Nutrition Prior To the Race
During the training sessions in preparation for the big day, you will have noticed how what you consume effects your running. Ever run in the morning after having a few drinks the night before? How did your legs feel? Heavier, slower? Or how about running a few hours after having sweets?
What you eat before half marathon will determine how well you do, as well as, how your body will react to the extra strain. Below you will find two lists: don’t eat week half marathon and eat week half marathon. They will guide you to getting proper nutrition before the race.
The Rundown of Foods
Don’t eat week half marathon:
Sugars and sugary foods
White carbs (pasta, potatoes, rice)
Bread and pastries
Coffee and other caffeinated drinks
Eat week half marathon:
Salads (especially spinach, cucumber, tomatoes, greens)
Fish (salmon, tuna)
Whole grain carbs (pasta, buckwheat)
This is just a short list but gives the right idea. Keep it simple. I outlined only a small number of foods on purpose, so it is not overwhelming.
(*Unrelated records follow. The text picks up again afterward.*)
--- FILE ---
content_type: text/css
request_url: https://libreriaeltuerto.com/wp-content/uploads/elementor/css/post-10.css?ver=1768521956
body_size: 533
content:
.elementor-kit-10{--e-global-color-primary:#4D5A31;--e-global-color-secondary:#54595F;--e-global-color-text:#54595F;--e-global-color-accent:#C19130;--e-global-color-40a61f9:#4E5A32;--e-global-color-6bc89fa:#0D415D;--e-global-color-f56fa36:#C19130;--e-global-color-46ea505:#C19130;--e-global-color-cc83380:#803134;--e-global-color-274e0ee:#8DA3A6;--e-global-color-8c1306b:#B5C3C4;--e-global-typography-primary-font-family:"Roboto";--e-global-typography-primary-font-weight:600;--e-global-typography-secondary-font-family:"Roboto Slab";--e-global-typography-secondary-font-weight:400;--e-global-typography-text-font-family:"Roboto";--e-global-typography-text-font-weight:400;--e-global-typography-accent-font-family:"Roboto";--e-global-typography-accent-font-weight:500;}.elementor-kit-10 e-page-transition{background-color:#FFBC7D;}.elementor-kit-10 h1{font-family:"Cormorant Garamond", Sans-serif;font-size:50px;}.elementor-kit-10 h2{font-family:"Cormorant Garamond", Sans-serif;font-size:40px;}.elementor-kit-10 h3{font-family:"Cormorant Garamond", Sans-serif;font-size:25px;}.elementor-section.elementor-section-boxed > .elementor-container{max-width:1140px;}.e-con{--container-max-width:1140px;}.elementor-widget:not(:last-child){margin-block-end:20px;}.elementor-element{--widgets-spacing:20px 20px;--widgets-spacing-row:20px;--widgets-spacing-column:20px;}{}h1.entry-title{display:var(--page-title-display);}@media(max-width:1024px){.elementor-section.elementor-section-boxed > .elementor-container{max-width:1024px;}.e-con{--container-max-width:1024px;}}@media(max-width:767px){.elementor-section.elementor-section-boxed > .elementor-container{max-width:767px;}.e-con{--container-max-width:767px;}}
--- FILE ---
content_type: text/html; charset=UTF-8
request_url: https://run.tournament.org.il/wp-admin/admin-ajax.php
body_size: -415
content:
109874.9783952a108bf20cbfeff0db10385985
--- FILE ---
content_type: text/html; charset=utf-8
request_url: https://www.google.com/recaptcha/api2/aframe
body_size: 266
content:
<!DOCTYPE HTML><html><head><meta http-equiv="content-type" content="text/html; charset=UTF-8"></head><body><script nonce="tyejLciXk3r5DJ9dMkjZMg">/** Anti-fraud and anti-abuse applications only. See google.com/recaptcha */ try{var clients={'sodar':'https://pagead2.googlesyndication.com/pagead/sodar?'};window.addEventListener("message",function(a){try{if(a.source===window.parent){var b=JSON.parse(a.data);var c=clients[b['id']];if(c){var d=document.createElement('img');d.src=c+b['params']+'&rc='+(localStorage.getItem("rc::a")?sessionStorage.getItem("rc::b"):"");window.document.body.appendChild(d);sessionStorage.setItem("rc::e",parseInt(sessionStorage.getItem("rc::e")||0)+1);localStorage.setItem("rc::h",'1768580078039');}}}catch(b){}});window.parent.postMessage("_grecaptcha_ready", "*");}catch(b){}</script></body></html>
If you can eliminate those few listed and focus on eating the suggested ones, you are already on the right path. It’s only a week, but the impact is so great. The body feels lighter and more agile. The energy levels are great. What you eat week before half marathon not only impacts the race, but the healing process after it. During the race the body will produce toxins. If you start with a low level of toxins, it will be much easier for the body to cleanse itself. Try it yourself. If you cannot commit to a week, do it for 3 days prior to the race. Who knows, maybe you will make long term dietary changes after you see how much better the body feels.
Please share your views and experiences.